= Cone (formal languages) =

In formal language theory, a cone is a set of formal languages that has some desirable closure properties enjoyed by some well-known sets of languages, in particular by the families of regular languages, context-free languages and the recursively enumerable languages. The concept of a cone is a more abstract notion that subsumes all of these families. A similar notion is the faithful cone, having somewhat relaxed conditions. For example, the context-sensitive languages do not form a cone, but still have the required properties to form a faithful cone.
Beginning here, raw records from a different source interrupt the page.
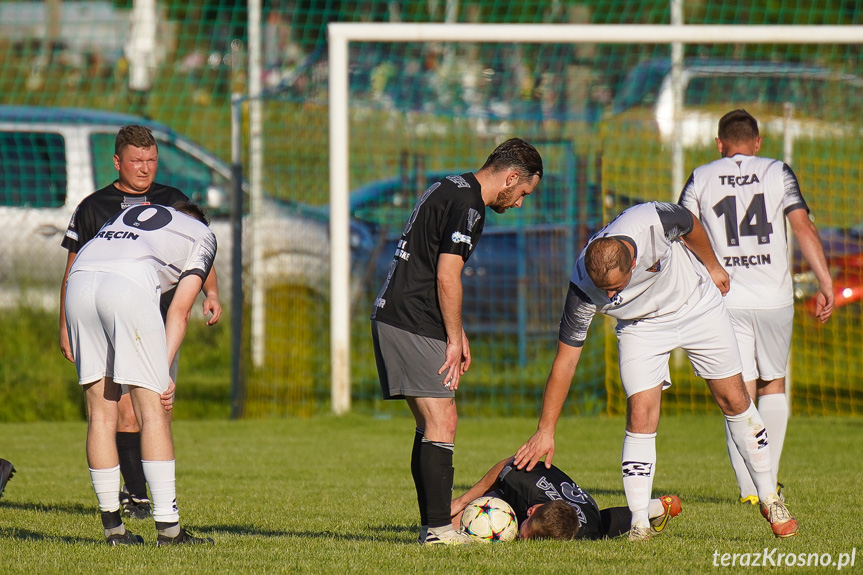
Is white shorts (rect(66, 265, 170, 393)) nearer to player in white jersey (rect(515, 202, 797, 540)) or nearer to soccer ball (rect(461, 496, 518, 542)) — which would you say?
soccer ball (rect(461, 496, 518, 542))

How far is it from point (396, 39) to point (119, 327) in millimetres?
6371

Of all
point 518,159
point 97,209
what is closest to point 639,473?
point 518,159

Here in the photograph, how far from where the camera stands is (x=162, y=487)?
4.98 m

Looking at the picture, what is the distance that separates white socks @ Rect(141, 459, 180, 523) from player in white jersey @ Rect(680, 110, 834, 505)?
340 cm

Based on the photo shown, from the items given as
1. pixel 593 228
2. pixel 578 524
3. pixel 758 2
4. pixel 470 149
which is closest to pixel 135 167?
pixel 578 524

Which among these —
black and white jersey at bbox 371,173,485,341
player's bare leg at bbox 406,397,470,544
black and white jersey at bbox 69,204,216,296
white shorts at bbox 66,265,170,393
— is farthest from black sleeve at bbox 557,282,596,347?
white shorts at bbox 66,265,170,393

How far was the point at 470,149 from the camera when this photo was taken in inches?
682

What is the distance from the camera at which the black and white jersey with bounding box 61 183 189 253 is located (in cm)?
641

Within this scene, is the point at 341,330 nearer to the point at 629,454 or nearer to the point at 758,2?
the point at 629,454

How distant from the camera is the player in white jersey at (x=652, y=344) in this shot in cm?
510

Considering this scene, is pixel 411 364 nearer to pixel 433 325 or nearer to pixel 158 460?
pixel 433 325

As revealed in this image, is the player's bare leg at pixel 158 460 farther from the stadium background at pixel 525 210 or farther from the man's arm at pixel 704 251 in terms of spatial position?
the stadium background at pixel 525 210

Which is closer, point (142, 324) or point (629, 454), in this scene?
point (142, 324)

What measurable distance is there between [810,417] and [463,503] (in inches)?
246
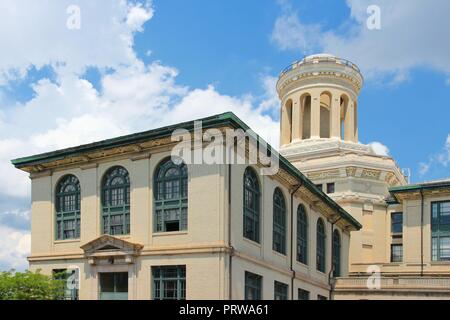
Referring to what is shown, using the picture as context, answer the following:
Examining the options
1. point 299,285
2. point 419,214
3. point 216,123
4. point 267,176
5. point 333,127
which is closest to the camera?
point 216,123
The terminology cone has a French origin. In the American oriented literature one usually speaks of a full trio. The trio corresponds to the faithful cone.

==Definition==
A cone is a family $\mathcal{S}$ of languages such that $\mathcal{S}$ contains at least one non-empty language, and for any $L \in \mathcal{S}$ over some alphabet $\Sigma$,
- if $h$ is a homomorphism from $\Sigma^\ast$ to some $\Delta^\ast$, the language $h(L)$ is in $\mathcal{S}$;
- if $h$ is a homomorphism from some $\Delta^\ast$ to $\Sigma^\ast$, the language $h^{-1}(L)$ is in $\mathcal{S}$;
- if $R$ is any regular language over $\Sigma$, then $L\cap R$ is in $\mathcal{S}$.

The family of all regular languages is contained in any cone.
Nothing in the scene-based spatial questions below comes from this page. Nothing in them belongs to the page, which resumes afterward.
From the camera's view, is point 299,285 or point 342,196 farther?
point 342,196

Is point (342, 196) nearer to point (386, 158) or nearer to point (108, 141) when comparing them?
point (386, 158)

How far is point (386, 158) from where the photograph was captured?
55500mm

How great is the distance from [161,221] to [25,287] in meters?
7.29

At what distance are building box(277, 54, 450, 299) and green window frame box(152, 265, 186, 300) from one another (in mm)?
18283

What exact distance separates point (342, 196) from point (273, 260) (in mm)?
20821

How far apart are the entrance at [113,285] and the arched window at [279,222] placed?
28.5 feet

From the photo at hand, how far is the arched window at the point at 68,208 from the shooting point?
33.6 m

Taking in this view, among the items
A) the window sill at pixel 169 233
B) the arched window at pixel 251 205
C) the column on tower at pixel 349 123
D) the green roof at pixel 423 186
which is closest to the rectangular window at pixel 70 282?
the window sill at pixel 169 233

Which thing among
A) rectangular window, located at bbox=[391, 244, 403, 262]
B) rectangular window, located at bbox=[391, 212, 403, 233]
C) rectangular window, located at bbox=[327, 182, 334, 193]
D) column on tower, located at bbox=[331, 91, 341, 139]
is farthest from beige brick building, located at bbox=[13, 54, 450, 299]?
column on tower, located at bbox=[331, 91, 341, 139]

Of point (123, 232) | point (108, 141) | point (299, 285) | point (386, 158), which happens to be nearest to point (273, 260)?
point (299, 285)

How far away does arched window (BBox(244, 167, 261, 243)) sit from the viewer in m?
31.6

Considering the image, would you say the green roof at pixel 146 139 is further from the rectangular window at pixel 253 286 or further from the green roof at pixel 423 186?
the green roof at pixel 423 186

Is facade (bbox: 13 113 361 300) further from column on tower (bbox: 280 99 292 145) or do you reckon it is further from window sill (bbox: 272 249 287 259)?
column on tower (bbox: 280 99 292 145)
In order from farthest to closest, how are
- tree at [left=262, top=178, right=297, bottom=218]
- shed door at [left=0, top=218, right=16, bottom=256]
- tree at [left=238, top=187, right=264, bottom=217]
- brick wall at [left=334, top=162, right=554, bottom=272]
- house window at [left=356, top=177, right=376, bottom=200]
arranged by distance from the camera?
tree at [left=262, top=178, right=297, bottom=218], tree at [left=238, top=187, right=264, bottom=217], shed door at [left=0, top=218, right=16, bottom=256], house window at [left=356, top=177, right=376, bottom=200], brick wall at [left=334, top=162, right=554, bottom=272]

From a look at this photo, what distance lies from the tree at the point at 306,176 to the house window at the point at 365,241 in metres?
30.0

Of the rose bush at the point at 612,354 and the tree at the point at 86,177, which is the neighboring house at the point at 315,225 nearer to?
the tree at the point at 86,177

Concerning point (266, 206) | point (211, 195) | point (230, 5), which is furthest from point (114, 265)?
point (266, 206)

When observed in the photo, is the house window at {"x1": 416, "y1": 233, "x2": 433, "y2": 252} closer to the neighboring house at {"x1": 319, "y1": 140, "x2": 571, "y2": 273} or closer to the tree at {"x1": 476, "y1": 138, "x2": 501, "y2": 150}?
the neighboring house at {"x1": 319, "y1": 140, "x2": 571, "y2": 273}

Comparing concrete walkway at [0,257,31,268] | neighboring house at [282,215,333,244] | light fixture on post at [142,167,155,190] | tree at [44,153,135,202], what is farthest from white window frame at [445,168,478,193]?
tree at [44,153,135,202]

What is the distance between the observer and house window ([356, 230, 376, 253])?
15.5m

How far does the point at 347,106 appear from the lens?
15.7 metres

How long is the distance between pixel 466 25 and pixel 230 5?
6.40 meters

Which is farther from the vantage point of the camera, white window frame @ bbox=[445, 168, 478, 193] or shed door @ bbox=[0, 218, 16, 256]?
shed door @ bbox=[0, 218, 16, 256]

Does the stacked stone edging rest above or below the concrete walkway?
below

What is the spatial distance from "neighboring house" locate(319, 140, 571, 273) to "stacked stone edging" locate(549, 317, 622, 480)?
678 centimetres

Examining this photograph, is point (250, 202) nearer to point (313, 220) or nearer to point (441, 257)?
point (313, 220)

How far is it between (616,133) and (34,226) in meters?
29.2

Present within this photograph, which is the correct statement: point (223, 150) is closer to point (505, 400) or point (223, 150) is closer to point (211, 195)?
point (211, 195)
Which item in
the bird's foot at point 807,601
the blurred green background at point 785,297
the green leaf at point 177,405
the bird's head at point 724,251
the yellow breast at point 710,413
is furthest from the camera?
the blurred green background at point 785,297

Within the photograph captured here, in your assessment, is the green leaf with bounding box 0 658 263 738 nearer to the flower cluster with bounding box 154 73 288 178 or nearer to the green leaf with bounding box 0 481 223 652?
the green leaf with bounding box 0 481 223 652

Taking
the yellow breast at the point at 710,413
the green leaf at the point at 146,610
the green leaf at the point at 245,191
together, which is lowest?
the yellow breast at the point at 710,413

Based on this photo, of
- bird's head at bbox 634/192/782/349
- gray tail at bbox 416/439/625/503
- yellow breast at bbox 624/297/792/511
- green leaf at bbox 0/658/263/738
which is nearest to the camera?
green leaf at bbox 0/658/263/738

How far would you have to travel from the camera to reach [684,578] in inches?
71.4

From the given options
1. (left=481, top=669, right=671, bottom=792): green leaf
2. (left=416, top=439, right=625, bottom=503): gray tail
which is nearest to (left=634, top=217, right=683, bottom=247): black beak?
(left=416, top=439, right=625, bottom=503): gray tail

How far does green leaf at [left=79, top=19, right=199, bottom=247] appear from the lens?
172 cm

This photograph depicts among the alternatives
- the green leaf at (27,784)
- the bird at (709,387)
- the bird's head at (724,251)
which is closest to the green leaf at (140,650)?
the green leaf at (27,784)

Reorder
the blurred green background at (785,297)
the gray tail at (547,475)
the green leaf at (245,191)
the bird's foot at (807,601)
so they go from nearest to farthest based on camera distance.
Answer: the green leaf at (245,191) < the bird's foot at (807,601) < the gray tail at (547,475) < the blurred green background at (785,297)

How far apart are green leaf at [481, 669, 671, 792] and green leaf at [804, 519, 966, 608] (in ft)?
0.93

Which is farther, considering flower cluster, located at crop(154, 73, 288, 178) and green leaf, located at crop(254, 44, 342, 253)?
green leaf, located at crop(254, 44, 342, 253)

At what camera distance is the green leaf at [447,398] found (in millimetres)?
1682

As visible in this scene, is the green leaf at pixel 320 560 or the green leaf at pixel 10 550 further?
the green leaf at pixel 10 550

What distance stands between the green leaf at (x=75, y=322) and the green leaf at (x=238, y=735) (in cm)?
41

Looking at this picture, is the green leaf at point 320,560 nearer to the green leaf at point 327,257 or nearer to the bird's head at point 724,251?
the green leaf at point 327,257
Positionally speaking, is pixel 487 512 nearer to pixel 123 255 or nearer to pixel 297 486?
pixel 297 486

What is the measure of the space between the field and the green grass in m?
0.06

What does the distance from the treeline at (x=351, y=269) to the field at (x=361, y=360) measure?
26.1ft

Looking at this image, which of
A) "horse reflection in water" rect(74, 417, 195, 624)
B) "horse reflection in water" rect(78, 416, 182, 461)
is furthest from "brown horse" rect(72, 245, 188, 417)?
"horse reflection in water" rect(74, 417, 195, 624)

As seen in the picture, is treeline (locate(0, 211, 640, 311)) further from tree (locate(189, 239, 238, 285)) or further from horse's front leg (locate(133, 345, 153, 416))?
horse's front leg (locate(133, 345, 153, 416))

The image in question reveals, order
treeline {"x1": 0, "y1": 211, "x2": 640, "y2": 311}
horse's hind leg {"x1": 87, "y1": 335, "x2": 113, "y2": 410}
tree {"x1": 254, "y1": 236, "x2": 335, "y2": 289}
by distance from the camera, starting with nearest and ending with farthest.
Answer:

If one restricts the definition to homomorphisms that do not introduce the empty word $\lambda$ then one speaks of a faithful cone; the inverse homomorphisms are not restricted. Within the Chomsky hierarchy, the regular languages, the context-free languages, and the recursively enumerable languages are all cones, whereas the context-sensitive languages and the recursive languages are only faithful cones.

==Relation to Transducers==

A finite state transducer is a finite state automaton that has both input and output. It defines a transduction $T$, mapping a language $L$ over the input alphabet into another language $T(L)$ over the output alphabet. Each of the cone operations (homomorphism, inverse homomorphism, intersection with a regular language) can be implemented using a finite state transducer. And, since finite state transducers are closed under composition, every sequence of cone operations can be performed by a finite state transducer.

Conversely, every finite state transduction $T$ can be decomposed into cone operations. In fact, there exists a normal form for this decomposition, which is commonly known as Nivat's Theorem:
Namely, each such $T$ can be effectively decomposed as
$T(L) = g(h^{-1}(L) \cap R)$, where $g, h$ are homomorphisms, and $R$ is a regular language depending only on $T$.

Altogether, this means that a family of languages is a cone if and only if it is closed under finite state transductions. This is a very powerful set of operations. For instance one easily writes a (nondeterministic) finite state transducer with alphabet $\{a,b\}$ that removes every second $b$ in words of even length (and does not change words otherwise). Since the context-free languages form a cone, they are closed under this exotic operation.